Exercise instructions >>
Your task is to repeat the listing exactly.

Questions about scene geometry:
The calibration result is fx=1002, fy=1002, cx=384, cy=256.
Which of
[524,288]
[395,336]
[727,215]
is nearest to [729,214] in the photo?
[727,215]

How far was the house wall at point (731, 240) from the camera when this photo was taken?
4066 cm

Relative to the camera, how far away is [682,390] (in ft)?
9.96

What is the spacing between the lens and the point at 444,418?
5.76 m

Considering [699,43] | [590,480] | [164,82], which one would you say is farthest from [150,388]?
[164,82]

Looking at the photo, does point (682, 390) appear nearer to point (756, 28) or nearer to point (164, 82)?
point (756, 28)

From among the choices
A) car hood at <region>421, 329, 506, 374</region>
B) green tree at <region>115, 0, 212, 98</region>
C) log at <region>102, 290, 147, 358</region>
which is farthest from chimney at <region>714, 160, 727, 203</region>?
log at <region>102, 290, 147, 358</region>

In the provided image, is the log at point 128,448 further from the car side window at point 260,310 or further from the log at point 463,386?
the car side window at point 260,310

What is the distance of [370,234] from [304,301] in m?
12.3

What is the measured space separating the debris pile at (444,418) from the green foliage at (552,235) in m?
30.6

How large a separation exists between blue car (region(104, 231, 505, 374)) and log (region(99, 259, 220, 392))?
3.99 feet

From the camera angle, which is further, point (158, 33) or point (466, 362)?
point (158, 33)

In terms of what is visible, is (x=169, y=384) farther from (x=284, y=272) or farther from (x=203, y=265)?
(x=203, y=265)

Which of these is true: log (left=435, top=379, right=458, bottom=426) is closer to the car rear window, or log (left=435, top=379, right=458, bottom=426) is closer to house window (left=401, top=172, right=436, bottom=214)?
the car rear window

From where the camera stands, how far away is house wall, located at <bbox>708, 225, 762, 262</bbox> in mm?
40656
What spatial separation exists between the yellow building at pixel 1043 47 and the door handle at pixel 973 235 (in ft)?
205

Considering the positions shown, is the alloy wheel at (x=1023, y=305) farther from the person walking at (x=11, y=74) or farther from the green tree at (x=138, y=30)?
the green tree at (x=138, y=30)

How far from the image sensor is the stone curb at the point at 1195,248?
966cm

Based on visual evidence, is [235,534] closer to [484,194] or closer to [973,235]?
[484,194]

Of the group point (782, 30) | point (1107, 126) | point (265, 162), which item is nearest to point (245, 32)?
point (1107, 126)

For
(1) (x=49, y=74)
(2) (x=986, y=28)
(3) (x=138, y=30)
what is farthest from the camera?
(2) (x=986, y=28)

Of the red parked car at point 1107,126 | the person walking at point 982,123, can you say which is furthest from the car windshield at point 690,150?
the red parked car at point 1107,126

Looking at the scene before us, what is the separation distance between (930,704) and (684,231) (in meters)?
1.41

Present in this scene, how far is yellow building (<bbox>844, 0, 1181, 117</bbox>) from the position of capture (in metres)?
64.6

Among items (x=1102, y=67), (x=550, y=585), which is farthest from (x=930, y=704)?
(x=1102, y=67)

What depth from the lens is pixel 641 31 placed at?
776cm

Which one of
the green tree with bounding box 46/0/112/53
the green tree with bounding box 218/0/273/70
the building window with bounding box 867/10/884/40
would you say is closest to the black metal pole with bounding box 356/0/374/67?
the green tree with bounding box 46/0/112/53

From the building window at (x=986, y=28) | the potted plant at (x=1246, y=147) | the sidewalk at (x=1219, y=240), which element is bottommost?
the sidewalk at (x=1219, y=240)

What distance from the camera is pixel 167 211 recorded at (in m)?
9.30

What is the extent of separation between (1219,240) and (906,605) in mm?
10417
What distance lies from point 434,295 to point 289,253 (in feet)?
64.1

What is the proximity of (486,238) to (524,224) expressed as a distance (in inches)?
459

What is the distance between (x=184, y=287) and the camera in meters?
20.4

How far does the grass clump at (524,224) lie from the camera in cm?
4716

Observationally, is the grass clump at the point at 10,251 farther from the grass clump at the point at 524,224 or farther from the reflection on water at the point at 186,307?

The reply >>
The calibration result is fx=1002, fy=1002, cx=384, cy=256.
Which of
[524,288]
[395,336]
[727,215]
is nearest to [729,214] in the photo?
[727,215]

How far was the house wall at point (731, 240) from the camera when this photo was taken?
4066 cm

Relative to the camera, how far away is [682,390] (in ft)?
9.96

What is the spacing between the lens and the point at 444,418?
5.76 m

Considering [699,43] | [590,480] | [164,82], which one would you say is farthest from [150,388]?
[164,82]

Looking at the photo, does point (682, 390) appear nearer to point (756, 28) or nearer to point (164, 82)?
point (756, 28)

From among the choices
A) car hood at <region>421, 329, 506, 374</region>
B) green tree at <region>115, 0, 212, 98</region>
C) log at <region>102, 290, 147, 358</region>
which is farthest from chimney at <region>714, 160, 727, 203</region>?
log at <region>102, 290, 147, 358</region>

In the provided image, is the log at point 128,448 further from the car side window at point 260,310 or further from the log at point 463,386?
the car side window at point 260,310

What is the distance of [370,234] from [304,301] in m?
12.3

What is the measured space separating the debris pile at (444,418) from the green foliage at (552,235) in m?
30.6

How large a separation exists between blue car (region(104, 231, 505, 374)) and log (region(99, 259, 220, 392))?
3.99 feet

From the camera angle, which is further, point (158, 33) or point (466, 362)?
point (158, 33)

In terms of what is visible, is (x=169, y=384) farther from (x=284, y=272) or farther from (x=203, y=265)?
(x=203, y=265)

Which of these is true: log (left=435, top=379, right=458, bottom=426) is closer to the car rear window, or log (left=435, top=379, right=458, bottom=426) is closer to house window (left=401, top=172, right=436, bottom=214)?
the car rear window

From where the camera stands, how far away is house wall, located at <bbox>708, 225, 762, 262</bbox> in mm?
40656
What spatial separation exists between the yellow building at pixel 1043 47 and the door handle at pixel 973 235 (in ft)?
205

Considering the positions shown, is the alloy wheel at (x=1023, y=305) farther from the person walking at (x=11, y=74) or farther from the green tree at (x=138, y=30)?
the green tree at (x=138, y=30)

How far from the image sensor is the stone curb at the point at 1195,248?
966cm

Based on visual evidence, is [235,534] closer to [484,194] or closer to [973,235]?
[484,194]

Of the group point (782, 30) | point (1107, 126) | point (265, 162), which item is nearest to point (245, 32)?
point (1107, 126)

For
(1) (x=49, y=74)
(2) (x=986, y=28)
(3) (x=138, y=30)
what is farthest from the camera?
(2) (x=986, y=28)

Of the red parked car at point 1107,126 | the person walking at point 982,123, can you say which is furthest from the car windshield at point 690,150?
the red parked car at point 1107,126

Looking at the scene before us, what is the separation distance between (930,704) and (684,231) (in meters)?
1.41

Present in this scene, how far is yellow building (<bbox>844, 0, 1181, 117</bbox>) from the position of capture (in metres)?
64.6

Among items (x=1102, y=67), (x=550, y=585), which is farthest from (x=930, y=704)?
(x=1102, y=67)

What depth from the lens is pixel 641 31 placed at?
776cm

Which one of
the green tree with bounding box 46/0/112/53
the green tree with bounding box 218/0/273/70
the building window with bounding box 867/10/884/40
would you say is closest to the black metal pole with bounding box 356/0/374/67?
the green tree with bounding box 46/0/112/53

From the building window at (x=986, y=28) | the potted plant at (x=1246, y=147) | the sidewalk at (x=1219, y=240), which element is bottommost?
the sidewalk at (x=1219, y=240)

What distance from the camera is pixel 167 211 recorded at (in m)?
9.30

What is the extent of separation between (1219,240) and (906,605) in mm?
10417
What distance lies from point 434,295 to point 289,253 (in feet)?
64.1

What is the proximity of (486,238) to (524,224) expressed as a distance (in inches)?
459

What is the distance between (x=184, y=287) and the camera in meters?
20.4

How far does the grass clump at (524,224) lie from the camera in cm?
4716

Observationally, is the grass clump at the point at 10,251 farther from the grass clump at the point at 524,224 or farther from the reflection on water at the point at 186,307?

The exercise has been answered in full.